(Scene-based reasoning rows)
_ _ _

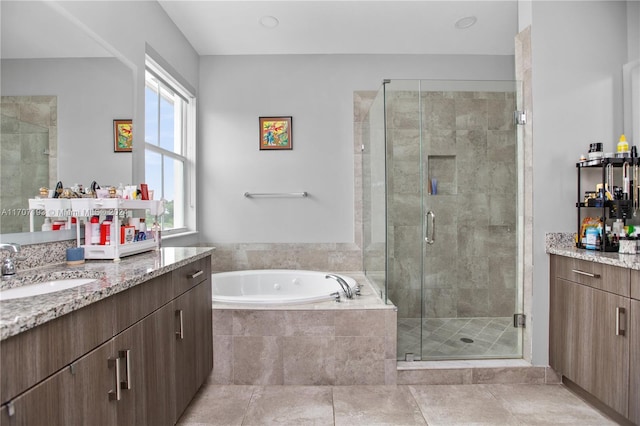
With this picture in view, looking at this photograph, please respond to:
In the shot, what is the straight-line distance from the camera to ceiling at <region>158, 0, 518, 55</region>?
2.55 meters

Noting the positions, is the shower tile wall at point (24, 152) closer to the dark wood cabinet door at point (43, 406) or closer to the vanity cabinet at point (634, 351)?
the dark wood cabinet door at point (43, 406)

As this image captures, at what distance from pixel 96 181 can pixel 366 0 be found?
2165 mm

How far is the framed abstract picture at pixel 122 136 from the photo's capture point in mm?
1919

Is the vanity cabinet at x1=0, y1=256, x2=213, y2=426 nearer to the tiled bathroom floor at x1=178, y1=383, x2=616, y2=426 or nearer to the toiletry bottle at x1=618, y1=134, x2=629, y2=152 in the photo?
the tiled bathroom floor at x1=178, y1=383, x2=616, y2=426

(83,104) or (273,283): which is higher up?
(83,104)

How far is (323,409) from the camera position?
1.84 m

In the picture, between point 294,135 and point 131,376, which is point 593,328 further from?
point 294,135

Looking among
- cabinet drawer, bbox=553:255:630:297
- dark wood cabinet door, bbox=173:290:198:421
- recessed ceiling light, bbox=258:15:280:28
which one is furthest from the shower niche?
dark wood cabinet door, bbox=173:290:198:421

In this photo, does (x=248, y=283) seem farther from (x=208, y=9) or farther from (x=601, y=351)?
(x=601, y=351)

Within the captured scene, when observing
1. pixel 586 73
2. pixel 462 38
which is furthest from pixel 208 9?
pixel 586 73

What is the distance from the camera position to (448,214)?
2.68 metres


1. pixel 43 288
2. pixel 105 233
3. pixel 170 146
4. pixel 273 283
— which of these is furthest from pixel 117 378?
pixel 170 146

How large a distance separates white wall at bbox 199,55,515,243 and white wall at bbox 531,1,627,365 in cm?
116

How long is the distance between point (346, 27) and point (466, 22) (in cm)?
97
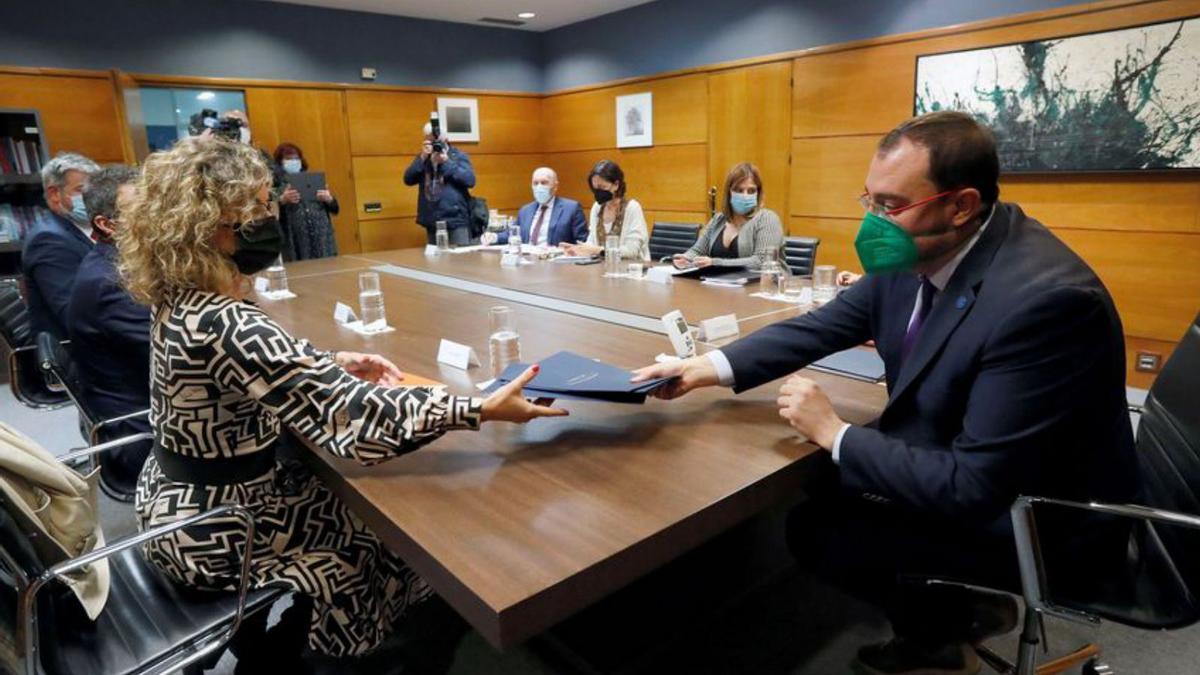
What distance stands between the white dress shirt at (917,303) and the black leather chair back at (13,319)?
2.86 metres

_ _ _

> Task:
Copy out the rows again unchanged, beginning at the line that contains "Within the captured scene, when observing" and continuing through the last row. Leave out the pictures.

> Task result:
Within the captured scene, when observing
1. pixel 586 73
2. pixel 462 38
which is furthest from pixel 208 9?
pixel 586 73

What is the distance from the camera position to (448,214)?
2.68 metres


1. pixel 43 288
2. pixel 105 233
3. pixel 170 146
4. pixel 273 283
— which of these is furthest from pixel 117 378?
pixel 170 146

How large a distance separates white wall at bbox 199,55,515,243 and white wall at bbox 531,1,627,365 in cm?
116

How long is the distance between point (346, 27) and point (466, 22) (in cm)?
97
What distance stands between the white dress shirt at (917,303) and the black leather chair back at (13,319)?
2.86 metres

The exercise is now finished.